Buckwheat, or blackwheat as it is sometimes called, is indigenous to temperate climates, and in some parts of the world, notably in Russia, Siberia, and Brittany, it constitutes a staple of diet, but in the United States it is the least imporant of the cereals, and is used rather as a luxury for making griddle cakes. The buckwheat produced in the United States is mainly raised in New York, Pennsylvania, and some of the New England States. Buckwheat bread is nutritious, but it crumbles and does not keep well.
Soya bread is made from an oily pea which grows in China and Japan, and is used sometimes by diabetics, for it contains over one third part of gluten and but 1.17 per cent of glucose.
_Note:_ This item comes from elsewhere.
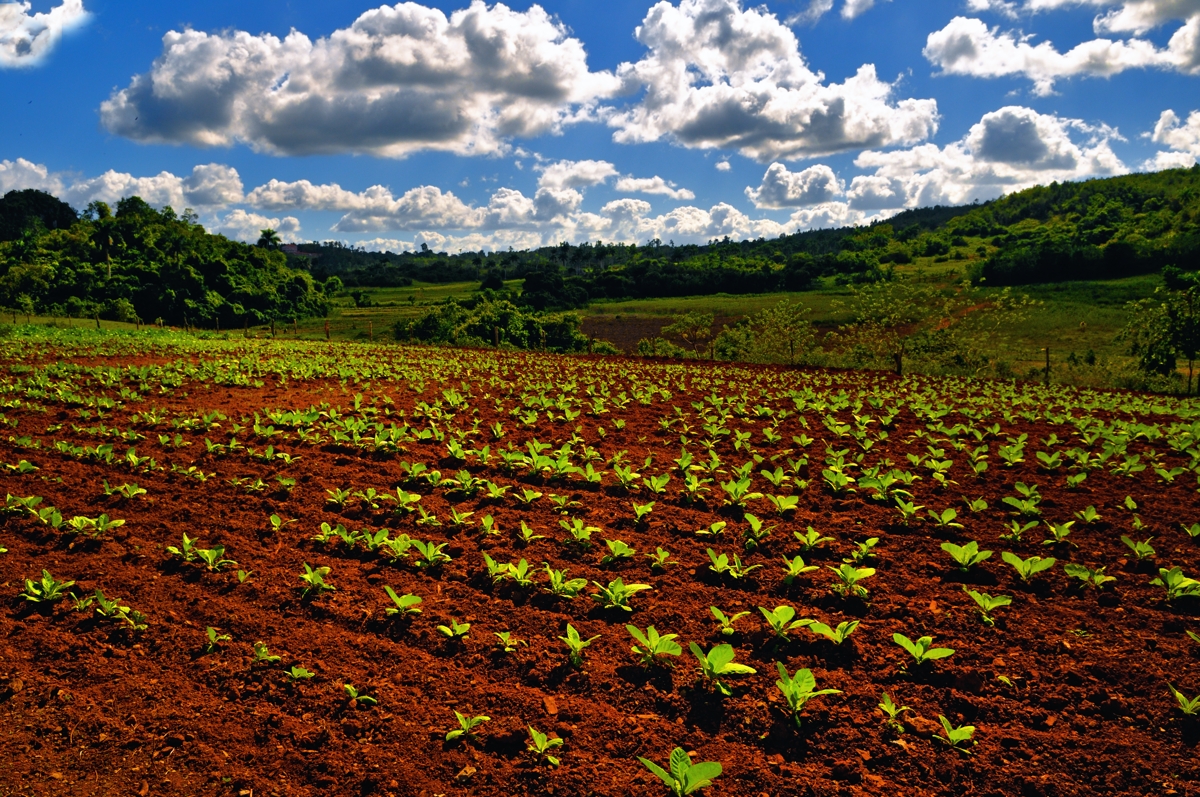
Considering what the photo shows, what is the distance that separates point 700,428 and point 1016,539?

Millet and sorghum are grown in the warmest parts of Asia and Africa, and to some extent in southern Europe. In Russia millet is sold as a white meal. White sorghum, which is a grass or cane, is converted into flour called doura, and in Africa, mingled with barley, it is distilled into beer. A fine quality of alcohol may be made from it. In the United States it is mainly grown for molasses and sirup; sugar is also made from it. Bread made from either millet or sorghum meal is fairly palatable and nutritious when warm, but when it becomes cold it grows dark and crumbles. The grains are hulled like barley and are ground into flour, which is either eaten pure or mixed with bread. Millet is a grass raised largely in India, China, Egypt, along the west coast of Africa, in Italy, Spain, and Portugal. There are many sub-varieties. It contains, on an average, over 7 per cent of fat, nearly 10 per cent each of proteid and dextrin, 60 per cent of starch, and 2 of sugar (Parkes).